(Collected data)
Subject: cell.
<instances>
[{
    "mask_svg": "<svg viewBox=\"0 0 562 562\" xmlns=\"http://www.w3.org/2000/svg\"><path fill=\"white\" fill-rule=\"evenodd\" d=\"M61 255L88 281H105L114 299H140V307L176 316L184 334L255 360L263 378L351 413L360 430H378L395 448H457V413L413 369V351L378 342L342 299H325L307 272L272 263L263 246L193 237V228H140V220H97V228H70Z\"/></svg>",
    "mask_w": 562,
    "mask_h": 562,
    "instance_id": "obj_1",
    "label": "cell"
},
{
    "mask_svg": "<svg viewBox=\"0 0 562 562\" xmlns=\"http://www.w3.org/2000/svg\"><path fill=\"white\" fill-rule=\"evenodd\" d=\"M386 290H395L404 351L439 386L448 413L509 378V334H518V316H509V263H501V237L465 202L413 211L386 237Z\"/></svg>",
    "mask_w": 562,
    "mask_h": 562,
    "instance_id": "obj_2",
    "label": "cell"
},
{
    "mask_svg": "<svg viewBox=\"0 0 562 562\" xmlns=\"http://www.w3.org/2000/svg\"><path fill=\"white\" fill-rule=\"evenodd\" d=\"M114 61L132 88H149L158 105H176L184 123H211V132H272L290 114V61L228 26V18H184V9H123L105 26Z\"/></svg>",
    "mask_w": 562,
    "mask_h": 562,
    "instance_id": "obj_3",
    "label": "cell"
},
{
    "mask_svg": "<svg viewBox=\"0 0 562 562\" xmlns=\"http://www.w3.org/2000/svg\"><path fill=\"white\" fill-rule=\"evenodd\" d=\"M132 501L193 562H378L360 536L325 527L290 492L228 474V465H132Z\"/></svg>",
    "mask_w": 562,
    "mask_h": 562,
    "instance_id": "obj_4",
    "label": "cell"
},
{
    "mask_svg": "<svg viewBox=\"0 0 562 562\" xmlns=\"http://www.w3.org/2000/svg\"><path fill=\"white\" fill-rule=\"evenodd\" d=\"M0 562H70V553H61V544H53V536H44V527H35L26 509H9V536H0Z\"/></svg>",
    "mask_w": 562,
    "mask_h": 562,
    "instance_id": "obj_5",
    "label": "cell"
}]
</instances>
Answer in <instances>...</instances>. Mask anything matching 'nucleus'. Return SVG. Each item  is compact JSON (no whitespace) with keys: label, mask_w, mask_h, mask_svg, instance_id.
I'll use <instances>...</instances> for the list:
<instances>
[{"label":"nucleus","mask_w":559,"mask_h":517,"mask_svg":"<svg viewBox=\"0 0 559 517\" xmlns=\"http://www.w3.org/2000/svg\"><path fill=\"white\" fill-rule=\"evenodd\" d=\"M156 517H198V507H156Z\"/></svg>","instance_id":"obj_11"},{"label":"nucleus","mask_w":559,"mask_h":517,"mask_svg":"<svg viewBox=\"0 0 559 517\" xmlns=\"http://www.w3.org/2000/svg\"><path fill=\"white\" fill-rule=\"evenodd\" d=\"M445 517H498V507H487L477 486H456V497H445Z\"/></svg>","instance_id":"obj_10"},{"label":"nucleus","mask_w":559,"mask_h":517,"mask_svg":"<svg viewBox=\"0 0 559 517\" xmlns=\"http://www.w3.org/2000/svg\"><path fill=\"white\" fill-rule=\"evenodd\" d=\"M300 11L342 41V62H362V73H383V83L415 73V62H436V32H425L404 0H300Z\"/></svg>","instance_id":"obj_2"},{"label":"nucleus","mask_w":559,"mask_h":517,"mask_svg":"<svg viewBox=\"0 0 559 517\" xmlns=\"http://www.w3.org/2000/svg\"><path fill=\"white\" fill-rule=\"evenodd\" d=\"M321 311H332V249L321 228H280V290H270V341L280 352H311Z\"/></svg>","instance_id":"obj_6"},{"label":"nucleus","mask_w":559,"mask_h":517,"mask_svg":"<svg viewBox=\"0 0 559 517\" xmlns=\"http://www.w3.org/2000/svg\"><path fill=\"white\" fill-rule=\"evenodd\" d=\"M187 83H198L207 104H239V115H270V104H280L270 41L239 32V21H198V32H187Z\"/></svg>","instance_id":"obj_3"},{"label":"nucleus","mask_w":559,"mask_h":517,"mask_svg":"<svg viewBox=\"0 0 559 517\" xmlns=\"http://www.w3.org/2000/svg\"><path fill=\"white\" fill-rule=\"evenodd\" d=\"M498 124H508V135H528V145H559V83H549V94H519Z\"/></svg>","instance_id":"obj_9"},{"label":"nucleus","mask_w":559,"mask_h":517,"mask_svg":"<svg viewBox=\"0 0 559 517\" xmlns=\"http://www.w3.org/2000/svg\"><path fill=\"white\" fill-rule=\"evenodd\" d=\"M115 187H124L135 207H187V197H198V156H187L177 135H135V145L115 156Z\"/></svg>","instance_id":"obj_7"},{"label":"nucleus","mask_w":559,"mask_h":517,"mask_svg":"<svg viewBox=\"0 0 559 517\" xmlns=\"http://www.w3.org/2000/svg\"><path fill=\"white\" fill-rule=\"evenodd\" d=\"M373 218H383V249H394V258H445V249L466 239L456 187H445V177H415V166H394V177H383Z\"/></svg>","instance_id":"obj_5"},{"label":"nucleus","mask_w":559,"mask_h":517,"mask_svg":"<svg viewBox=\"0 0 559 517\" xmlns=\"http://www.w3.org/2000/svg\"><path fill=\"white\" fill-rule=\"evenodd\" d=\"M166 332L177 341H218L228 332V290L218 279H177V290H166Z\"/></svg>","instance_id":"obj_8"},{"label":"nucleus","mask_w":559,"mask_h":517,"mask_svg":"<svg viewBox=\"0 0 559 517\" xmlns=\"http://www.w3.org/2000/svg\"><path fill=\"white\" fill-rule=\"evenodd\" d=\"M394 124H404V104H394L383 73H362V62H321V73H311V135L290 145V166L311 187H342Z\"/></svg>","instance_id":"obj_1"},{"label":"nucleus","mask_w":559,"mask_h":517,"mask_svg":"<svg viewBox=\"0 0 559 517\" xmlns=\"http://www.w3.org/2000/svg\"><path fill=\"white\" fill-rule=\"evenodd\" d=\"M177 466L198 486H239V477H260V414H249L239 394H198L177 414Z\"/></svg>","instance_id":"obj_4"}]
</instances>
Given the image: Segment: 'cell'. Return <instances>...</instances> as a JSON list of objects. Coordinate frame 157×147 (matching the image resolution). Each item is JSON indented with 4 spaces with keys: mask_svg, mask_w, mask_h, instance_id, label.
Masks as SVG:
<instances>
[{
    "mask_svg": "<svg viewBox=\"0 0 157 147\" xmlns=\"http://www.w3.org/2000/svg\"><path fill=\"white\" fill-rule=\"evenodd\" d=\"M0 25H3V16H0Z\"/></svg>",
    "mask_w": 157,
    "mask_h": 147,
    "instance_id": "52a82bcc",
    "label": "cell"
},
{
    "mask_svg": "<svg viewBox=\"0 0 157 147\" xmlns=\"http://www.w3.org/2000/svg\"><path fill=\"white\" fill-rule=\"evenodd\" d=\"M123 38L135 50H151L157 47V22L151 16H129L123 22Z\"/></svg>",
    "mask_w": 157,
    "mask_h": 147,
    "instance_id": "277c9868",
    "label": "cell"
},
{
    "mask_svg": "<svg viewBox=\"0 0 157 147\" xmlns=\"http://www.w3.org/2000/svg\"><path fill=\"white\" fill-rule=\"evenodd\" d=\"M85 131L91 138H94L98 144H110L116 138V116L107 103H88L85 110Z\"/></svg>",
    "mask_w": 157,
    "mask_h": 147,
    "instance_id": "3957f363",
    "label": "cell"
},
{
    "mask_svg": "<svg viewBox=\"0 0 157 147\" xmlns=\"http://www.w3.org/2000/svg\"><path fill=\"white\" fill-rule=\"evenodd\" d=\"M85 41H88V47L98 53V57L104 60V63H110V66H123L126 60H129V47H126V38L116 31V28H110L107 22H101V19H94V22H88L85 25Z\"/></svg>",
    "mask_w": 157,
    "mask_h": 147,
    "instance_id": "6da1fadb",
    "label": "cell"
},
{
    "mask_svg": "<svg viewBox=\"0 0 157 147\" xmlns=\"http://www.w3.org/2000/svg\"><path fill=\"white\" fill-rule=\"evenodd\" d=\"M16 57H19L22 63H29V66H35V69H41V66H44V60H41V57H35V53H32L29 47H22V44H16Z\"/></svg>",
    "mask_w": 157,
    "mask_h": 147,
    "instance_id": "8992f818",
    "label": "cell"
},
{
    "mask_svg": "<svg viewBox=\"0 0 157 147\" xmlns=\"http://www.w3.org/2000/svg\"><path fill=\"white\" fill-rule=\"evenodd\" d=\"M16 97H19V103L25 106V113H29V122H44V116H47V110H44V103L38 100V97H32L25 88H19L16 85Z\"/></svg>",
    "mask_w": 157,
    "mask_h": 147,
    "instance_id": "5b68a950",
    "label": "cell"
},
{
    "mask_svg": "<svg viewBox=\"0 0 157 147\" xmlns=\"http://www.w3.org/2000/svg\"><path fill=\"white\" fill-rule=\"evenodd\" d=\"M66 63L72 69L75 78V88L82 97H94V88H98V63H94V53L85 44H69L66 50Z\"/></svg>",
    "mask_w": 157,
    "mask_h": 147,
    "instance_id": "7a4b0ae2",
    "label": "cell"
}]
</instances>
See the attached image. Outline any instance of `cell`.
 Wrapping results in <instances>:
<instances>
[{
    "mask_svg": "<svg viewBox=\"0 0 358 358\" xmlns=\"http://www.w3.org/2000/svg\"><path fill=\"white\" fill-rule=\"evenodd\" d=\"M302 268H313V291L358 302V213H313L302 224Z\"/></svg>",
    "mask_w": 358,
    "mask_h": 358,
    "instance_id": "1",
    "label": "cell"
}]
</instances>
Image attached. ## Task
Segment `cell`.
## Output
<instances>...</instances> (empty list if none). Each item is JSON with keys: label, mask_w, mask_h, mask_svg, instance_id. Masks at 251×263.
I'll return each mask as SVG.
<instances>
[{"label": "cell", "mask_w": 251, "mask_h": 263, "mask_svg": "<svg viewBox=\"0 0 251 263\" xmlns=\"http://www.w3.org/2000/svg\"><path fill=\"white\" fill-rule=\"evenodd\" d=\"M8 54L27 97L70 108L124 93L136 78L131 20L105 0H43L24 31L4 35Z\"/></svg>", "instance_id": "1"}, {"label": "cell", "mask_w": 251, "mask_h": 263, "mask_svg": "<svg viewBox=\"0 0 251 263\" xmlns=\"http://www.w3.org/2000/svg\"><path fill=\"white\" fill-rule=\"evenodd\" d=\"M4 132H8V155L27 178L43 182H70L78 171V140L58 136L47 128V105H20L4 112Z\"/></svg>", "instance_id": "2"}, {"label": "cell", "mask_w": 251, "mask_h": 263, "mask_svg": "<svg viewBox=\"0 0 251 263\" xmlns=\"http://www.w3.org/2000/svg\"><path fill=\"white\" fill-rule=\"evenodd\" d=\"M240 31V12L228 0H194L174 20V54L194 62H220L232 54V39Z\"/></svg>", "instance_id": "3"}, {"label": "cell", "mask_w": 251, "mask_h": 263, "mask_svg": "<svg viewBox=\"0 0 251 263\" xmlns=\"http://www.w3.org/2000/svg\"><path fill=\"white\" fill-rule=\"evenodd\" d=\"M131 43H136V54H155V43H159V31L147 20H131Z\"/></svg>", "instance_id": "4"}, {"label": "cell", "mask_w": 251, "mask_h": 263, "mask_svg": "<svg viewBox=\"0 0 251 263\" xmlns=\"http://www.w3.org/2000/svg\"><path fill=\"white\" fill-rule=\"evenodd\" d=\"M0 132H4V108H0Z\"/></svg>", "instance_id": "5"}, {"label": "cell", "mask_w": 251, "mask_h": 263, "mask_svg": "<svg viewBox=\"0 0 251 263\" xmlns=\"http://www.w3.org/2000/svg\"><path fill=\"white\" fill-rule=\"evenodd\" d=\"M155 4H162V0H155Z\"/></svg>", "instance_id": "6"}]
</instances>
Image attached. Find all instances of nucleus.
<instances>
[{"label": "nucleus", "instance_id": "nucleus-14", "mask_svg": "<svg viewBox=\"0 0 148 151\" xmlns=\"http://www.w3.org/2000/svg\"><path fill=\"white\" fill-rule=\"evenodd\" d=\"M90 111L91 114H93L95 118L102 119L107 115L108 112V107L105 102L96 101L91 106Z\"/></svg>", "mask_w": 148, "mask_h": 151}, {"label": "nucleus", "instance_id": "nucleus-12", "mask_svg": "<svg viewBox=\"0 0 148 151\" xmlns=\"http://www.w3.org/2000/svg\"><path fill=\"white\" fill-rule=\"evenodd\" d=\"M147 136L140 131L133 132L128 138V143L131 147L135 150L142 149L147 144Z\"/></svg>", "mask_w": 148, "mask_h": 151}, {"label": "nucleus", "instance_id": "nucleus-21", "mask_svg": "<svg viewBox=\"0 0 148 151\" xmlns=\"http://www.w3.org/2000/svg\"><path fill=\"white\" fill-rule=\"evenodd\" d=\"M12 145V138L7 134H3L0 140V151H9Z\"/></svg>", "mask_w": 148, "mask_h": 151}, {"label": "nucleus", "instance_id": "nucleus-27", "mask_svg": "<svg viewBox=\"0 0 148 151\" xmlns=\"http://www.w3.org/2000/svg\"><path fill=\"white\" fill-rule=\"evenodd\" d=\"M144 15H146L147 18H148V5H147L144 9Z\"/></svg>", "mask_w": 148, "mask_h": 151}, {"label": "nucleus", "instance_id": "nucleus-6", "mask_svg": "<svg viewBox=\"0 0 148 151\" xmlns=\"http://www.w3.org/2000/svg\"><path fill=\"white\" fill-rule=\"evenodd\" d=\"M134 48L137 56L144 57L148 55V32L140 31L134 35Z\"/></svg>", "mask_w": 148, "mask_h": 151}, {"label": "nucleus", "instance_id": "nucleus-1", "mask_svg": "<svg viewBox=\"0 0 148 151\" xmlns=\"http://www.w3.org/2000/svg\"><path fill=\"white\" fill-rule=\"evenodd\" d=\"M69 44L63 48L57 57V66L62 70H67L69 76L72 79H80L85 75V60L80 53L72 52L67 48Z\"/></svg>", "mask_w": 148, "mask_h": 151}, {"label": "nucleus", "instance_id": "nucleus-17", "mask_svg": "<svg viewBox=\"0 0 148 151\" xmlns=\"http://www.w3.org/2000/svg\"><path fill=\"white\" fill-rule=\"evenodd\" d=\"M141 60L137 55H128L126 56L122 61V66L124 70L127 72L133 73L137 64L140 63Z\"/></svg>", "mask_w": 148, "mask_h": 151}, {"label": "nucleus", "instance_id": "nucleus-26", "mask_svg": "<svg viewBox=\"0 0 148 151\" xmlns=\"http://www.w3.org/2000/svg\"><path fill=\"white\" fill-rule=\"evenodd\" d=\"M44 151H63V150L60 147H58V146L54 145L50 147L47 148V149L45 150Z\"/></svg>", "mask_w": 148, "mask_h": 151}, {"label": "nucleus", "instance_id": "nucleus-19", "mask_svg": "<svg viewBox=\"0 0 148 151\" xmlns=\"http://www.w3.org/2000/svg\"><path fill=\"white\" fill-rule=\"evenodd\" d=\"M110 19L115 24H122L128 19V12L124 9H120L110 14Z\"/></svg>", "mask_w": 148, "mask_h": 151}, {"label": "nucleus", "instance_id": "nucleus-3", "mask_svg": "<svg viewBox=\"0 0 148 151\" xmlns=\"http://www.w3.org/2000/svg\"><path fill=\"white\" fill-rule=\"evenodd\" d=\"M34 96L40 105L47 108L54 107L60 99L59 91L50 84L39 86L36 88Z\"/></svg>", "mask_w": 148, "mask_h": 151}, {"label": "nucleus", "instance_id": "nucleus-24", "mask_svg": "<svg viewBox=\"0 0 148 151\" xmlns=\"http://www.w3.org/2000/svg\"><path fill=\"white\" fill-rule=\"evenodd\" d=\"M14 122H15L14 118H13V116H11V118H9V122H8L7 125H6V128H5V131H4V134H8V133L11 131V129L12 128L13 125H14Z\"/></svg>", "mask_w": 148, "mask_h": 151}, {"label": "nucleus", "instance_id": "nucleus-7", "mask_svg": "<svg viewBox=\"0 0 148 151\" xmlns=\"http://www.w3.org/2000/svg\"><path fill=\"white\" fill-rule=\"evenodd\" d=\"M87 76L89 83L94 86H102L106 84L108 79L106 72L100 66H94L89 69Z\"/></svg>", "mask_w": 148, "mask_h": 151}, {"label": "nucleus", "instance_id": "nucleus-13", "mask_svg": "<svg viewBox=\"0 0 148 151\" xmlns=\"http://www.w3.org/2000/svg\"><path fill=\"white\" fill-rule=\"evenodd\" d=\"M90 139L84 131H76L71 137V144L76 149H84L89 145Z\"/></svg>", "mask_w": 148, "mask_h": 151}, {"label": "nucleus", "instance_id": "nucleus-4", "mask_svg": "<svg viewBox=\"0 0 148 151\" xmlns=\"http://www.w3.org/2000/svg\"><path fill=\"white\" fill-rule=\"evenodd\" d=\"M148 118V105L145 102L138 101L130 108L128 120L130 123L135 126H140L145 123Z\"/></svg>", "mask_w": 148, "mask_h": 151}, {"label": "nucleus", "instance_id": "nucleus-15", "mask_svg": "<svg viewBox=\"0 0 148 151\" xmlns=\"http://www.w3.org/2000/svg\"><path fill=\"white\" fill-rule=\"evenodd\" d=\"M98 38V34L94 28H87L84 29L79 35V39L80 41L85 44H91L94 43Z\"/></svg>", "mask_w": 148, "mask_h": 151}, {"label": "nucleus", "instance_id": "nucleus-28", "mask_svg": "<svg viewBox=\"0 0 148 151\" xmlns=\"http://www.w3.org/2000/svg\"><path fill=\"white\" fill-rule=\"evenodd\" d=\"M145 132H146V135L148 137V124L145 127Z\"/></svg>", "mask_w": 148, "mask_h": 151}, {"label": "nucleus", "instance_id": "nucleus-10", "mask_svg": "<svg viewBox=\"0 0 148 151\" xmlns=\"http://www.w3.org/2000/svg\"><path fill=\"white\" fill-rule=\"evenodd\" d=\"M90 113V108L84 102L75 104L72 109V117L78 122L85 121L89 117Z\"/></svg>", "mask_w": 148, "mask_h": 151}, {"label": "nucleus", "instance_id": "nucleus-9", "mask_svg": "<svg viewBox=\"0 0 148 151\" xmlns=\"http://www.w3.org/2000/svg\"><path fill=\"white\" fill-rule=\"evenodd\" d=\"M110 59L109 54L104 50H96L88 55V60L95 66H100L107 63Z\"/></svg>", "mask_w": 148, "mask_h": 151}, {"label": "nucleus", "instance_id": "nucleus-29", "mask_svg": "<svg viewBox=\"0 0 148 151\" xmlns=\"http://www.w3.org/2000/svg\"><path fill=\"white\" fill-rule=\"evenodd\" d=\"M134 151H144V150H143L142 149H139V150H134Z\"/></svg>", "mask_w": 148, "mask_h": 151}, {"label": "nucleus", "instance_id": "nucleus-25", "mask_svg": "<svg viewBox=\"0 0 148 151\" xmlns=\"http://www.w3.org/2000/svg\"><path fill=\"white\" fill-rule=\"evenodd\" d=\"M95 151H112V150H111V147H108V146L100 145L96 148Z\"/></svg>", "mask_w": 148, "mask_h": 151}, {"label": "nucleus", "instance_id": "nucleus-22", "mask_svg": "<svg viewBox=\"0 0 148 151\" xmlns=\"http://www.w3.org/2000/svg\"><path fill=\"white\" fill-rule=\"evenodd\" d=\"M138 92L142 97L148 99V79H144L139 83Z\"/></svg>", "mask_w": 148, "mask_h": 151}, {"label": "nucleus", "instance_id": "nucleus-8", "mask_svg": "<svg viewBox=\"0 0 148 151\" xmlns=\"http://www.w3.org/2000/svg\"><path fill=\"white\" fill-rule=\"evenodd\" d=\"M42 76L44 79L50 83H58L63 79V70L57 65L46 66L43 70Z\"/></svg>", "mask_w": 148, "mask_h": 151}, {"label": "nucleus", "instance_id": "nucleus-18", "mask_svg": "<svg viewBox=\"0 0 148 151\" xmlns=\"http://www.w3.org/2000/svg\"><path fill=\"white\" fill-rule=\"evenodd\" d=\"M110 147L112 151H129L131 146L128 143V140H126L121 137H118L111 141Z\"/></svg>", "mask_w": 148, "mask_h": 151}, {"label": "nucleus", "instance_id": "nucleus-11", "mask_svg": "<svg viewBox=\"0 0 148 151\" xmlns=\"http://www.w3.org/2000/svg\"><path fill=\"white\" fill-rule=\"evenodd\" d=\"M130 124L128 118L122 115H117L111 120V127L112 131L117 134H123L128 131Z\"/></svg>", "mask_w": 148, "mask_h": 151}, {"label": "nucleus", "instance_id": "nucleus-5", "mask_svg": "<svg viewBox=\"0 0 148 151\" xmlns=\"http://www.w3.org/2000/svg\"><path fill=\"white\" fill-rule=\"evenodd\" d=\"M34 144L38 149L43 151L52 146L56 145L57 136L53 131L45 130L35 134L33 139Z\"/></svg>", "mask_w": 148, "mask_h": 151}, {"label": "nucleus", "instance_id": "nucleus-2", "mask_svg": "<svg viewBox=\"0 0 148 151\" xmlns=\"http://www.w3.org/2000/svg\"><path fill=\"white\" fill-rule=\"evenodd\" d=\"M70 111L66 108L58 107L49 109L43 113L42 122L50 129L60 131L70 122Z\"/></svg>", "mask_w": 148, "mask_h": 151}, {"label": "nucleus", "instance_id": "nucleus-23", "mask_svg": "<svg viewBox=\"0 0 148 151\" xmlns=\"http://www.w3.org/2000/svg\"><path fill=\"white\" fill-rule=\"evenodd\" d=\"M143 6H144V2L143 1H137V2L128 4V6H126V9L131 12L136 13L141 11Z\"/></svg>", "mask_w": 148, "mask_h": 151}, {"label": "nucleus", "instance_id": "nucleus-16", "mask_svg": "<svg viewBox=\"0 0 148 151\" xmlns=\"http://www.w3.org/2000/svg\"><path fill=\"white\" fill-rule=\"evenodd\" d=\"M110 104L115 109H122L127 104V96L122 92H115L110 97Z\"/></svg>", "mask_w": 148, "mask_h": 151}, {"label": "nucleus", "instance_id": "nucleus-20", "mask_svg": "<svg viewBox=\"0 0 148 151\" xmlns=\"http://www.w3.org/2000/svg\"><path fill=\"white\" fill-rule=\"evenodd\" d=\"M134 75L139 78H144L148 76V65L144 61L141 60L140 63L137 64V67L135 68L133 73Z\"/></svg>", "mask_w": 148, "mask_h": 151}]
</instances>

• _Set task_: Retype, with no alterations, the lines from the start of the records through the line that contains "255L88 281H105L114 299H140V307L176", including both of these lines.

• _Task response_:
Subject: cell.
<instances>
[{
    "mask_svg": "<svg viewBox=\"0 0 562 562\" xmlns=\"http://www.w3.org/2000/svg\"><path fill=\"white\" fill-rule=\"evenodd\" d=\"M61 255L88 281H105L114 299H140V307L176 316L184 334L255 360L263 378L351 413L360 430H378L395 448H457V413L413 369V351L378 342L342 299H325L307 272L272 263L263 246L193 237V228H140V220H97V228H70Z\"/></svg>",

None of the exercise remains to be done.